** begin RECORDS SHOWN **

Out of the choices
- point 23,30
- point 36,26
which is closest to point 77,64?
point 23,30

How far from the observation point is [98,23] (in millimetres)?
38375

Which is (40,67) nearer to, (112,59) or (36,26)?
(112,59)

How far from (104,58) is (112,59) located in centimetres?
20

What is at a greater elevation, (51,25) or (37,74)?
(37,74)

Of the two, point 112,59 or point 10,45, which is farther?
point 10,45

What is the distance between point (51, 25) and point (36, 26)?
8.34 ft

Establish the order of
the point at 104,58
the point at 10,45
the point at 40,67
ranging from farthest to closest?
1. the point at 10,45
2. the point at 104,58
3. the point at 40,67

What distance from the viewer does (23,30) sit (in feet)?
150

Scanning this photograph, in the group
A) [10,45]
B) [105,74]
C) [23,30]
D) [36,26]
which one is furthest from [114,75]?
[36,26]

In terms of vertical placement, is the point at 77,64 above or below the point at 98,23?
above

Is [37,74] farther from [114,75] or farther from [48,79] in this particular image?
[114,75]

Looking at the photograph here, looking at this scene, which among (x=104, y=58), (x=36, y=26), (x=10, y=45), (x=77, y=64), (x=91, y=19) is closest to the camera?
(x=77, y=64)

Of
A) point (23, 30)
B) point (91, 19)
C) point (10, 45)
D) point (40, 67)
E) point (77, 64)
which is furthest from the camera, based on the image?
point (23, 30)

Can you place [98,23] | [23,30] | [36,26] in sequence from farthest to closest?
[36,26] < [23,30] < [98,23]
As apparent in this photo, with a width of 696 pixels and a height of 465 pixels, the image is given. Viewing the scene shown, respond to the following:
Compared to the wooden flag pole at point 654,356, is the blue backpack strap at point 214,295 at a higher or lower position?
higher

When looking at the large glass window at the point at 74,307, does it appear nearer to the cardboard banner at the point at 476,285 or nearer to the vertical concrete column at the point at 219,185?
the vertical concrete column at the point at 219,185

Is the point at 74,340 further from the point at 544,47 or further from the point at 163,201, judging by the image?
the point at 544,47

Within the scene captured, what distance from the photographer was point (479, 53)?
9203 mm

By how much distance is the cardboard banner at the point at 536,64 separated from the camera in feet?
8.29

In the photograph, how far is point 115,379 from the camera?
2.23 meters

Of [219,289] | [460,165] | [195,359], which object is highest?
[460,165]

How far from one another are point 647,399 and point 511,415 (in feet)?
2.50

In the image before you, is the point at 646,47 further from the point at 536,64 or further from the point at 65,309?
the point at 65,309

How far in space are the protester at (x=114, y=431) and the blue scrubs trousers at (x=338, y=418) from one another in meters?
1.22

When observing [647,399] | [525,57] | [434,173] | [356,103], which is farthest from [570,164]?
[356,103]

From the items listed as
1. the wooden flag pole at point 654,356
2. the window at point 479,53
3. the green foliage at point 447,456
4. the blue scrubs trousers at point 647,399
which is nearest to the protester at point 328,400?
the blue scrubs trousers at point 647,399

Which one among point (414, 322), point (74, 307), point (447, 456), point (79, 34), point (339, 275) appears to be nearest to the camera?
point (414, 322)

** end RECORDS SHOWN **

AIM ▸
Reproduce every row above, swapping each "camera" for "viewer" and leaving everything else unchanged.

WORKED ANSWER ▸
Out of the choices
- point 23,30
- point 36,26
which is closest to point 77,64?
point 23,30

How far from the observation point is [98,23] (in millimetres)?
38375

Which is (40,67) nearer to, (112,59) or (36,26)?
(112,59)

How far from (104,58) is (112,59) located in centimetres?
20

What is at a greater elevation, (51,25) or (37,74)?
(37,74)

Of the two, point 112,59 or point 10,45, which is farther?
point 10,45

What is the distance between point (51, 25) and point (36, 26)?
8.34 ft

Establish the order of
the point at 104,58
the point at 10,45
the point at 40,67
ranging from farthest to closest?
1. the point at 10,45
2. the point at 104,58
3. the point at 40,67

What distance from the viewer does (23,30) sit (in feet)?
150

Scanning this photograph, in the group
A) [10,45]
B) [105,74]
C) [23,30]
D) [36,26]
which one is furthest from [114,75]?
[36,26]

In terms of vertical placement, is the point at 77,64 above or below the point at 98,23?
above

Is [37,74] farther from [114,75] or farther from [48,79] in this particular image?
[114,75]

Looking at the photograph here, looking at this scene, which among (x=104, y=58), (x=36, y=26), (x=10, y=45), (x=77, y=64), (x=91, y=19) is closest to the viewer?
(x=77, y=64)

Of
A) point (23, 30)
B) point (91, 19)
C) point (10, 45)
D) point (40, 67)
E) point (77, 64)
which is furthest from the viewer, based on the image?
point (23, 30)

Can you place [98,23] | [23,30] | [36,26] in sequence from farthest to closest?
[36,26] < [23,30] < [98,23]
As apparent in this photo, with a width of 696 pixels and a height of 465 pixels, the image is given. Viewing the scene shown, respond to the following:
Compared to the wooden flag pole at point 654,356, is the blue backpack strap at point 214,295 at a higher or lower position?
higher

When looking at the large glass window at the point at 74,307, does it appear nearer to the cardboard banner at the point at 476,285 or nearer to the vertical concrete column at the point at 219,185?
the vertical concrete column at the point at 219,185

Is the point at 74,340 further from the point at 544,47 or further from the point at 163,201, judging by the image?
the point at 544,47

Within the scene captured, what distance from the photographer was point (479, 53)?
9203 mm

By how much distance is the cardboard banner at the point at 536,64 separated from the viewer in feet?
8.29

In the photograph, how far is point 115,379 from the viewer?
2.23 meters

Of [219,289] | [460,165] | [195,359], which object is highest?
[460,165]

How far from one another are point 647,399 and point 511,415 (in feet)?
2.50

In the image before you, is the point at 646,47 further from the point at 536,64 or further from the point at 65,309?
the point at 65,309

How far in space are the protester at (x=114, y=431) and the blue scrubs trousers at (x=338, y=418) from one another in meters?
1.22

When observing [647,399] | [525,57] | [434,173] | [356,103], which is farthest from [570,164]?
[356,103]

From the items listed as
1. the wooden flag pole at point 654,356
2. the window at point 479,53
3. the green foliage at point 447,456
4. the blue scrubs trousers at point 647,399
which is nearest to the protester at point 328,400?
the blue scrubs trousers at point 647,399

Which one among point (414, 322), point (74, 307), point (447, 456), point (79, 34), point (339, 275) appears to be nearest to the viewer?
point (414, 322)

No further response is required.